(Items listed in a dataset)
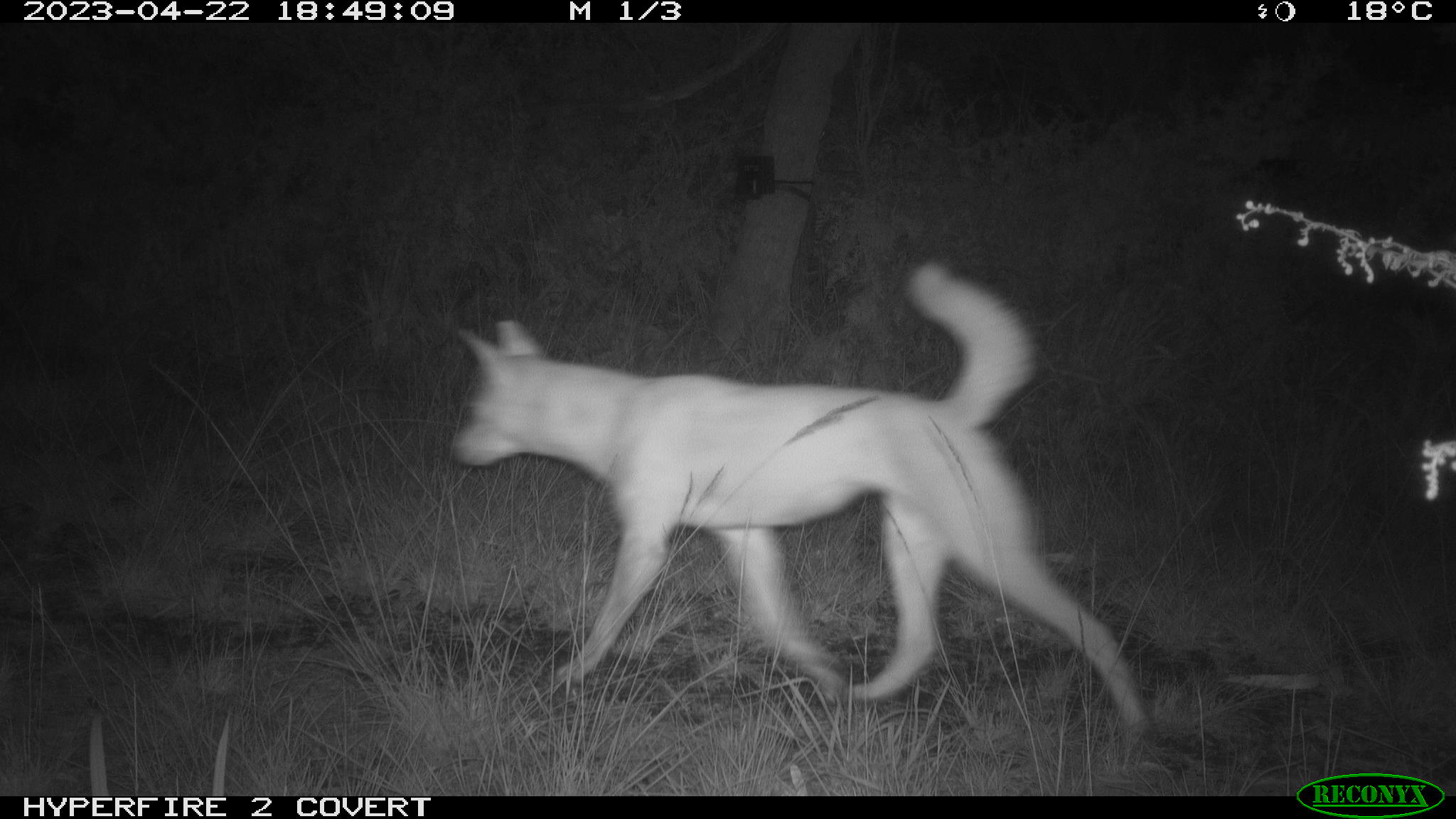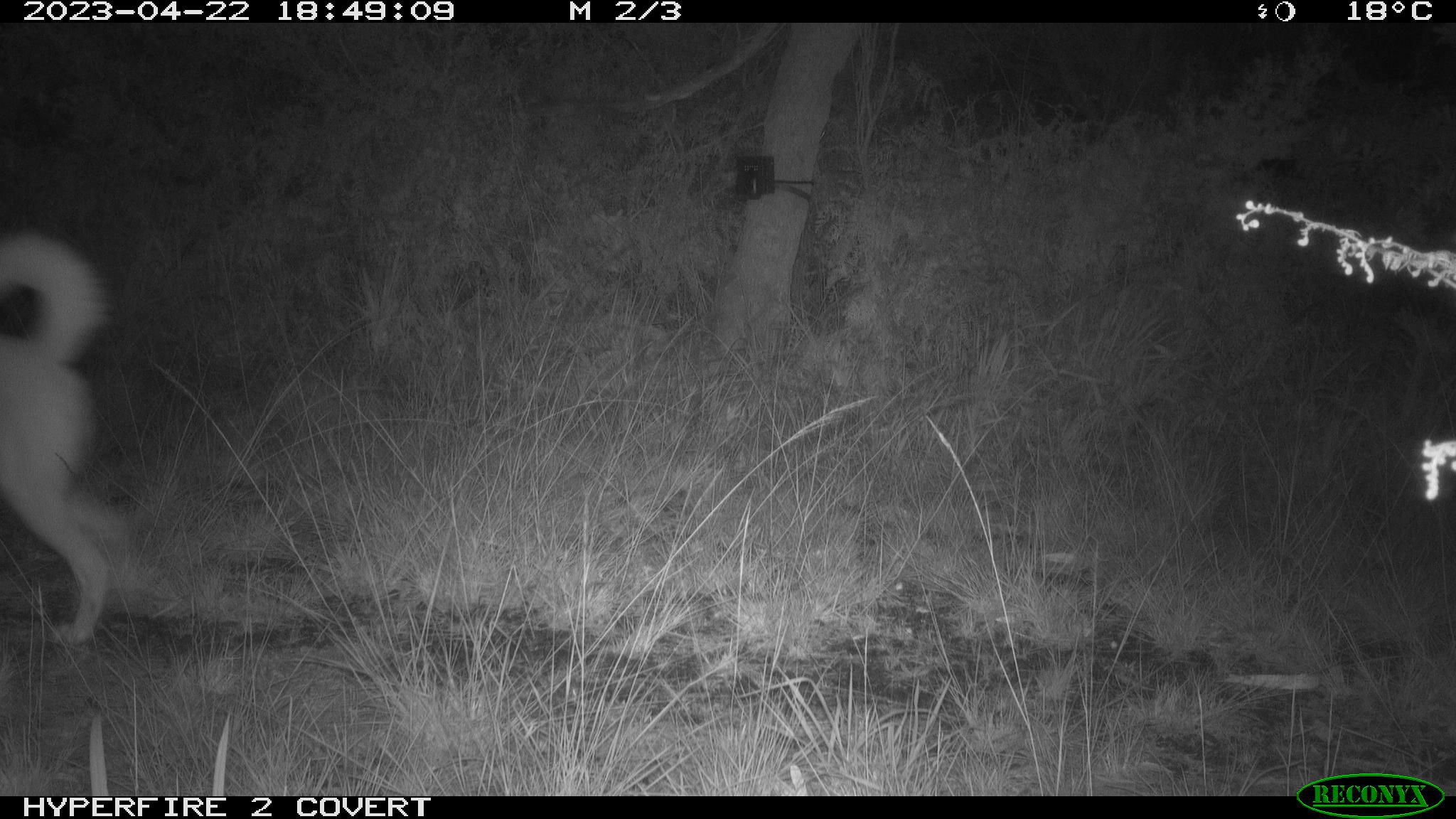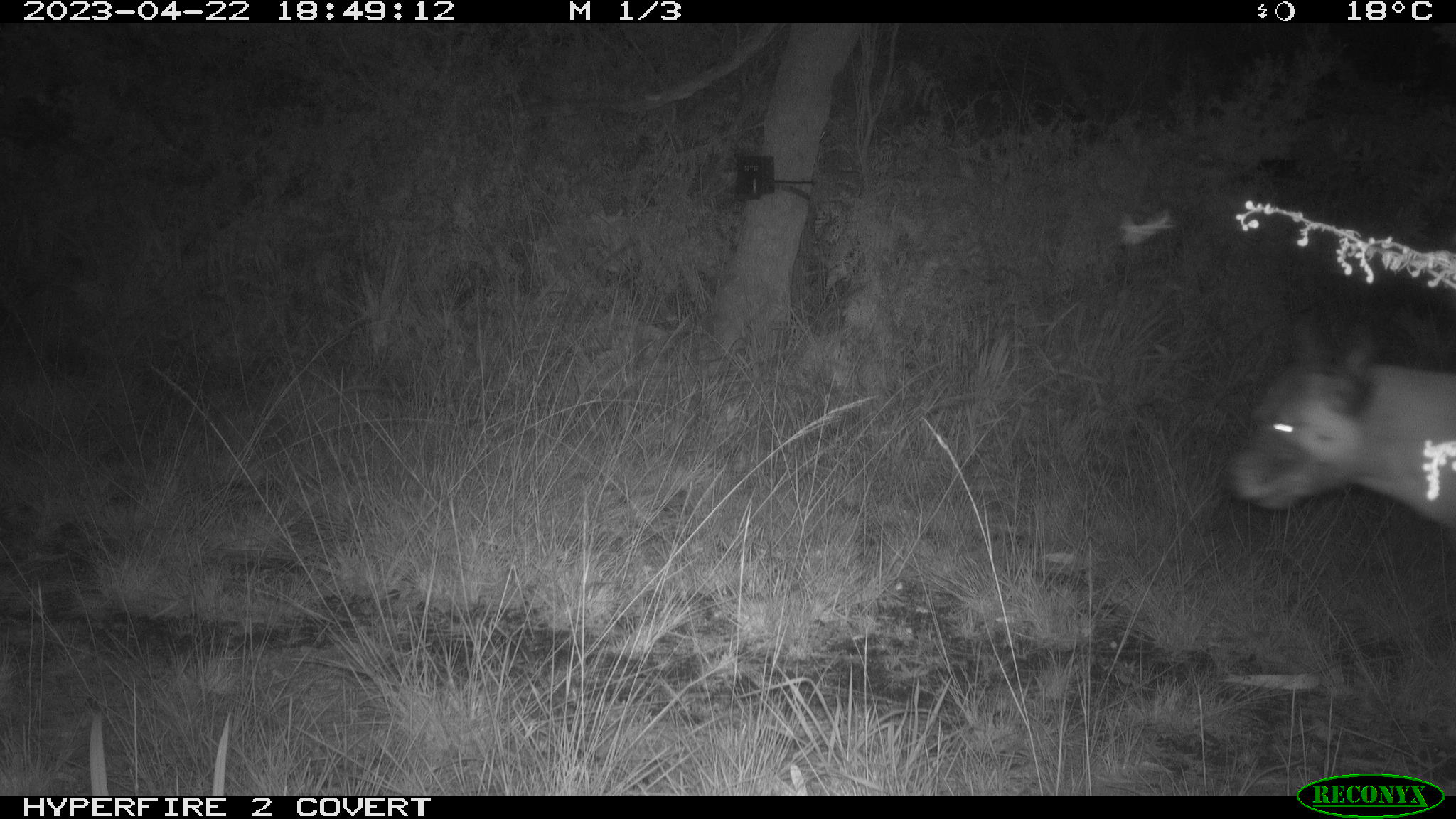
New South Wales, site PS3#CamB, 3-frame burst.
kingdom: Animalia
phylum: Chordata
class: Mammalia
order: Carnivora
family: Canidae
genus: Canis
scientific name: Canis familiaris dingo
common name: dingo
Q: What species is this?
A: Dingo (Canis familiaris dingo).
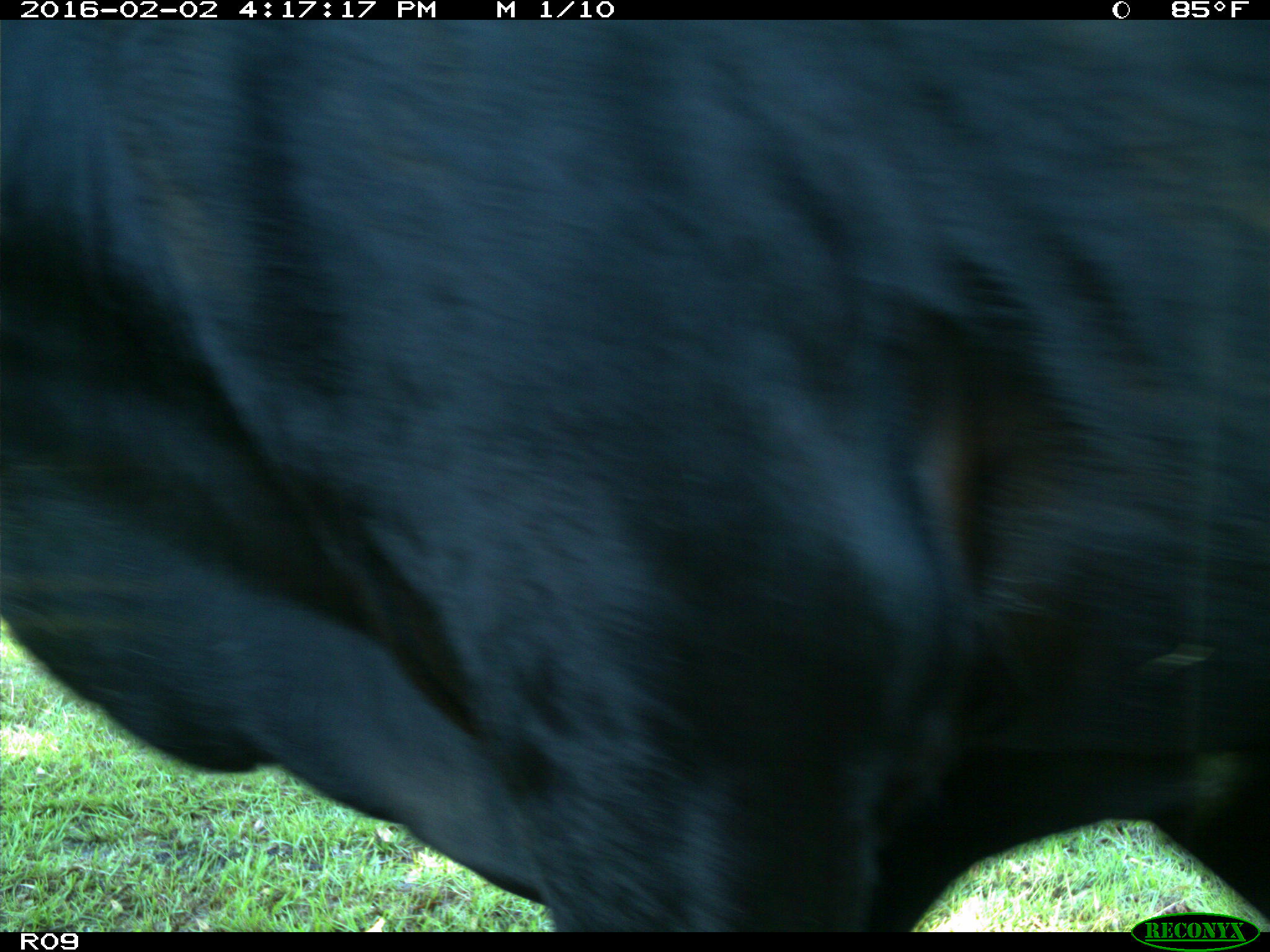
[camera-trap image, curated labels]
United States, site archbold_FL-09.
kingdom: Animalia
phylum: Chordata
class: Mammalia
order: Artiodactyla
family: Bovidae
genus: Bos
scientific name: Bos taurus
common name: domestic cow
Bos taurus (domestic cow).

## WHAT TO DO
Return all lines above that mention the word "site".

## TASK SOLUTION
New South Wales, site PS3#CamB, 3-frame burst.
United States, site archbold_FL-09.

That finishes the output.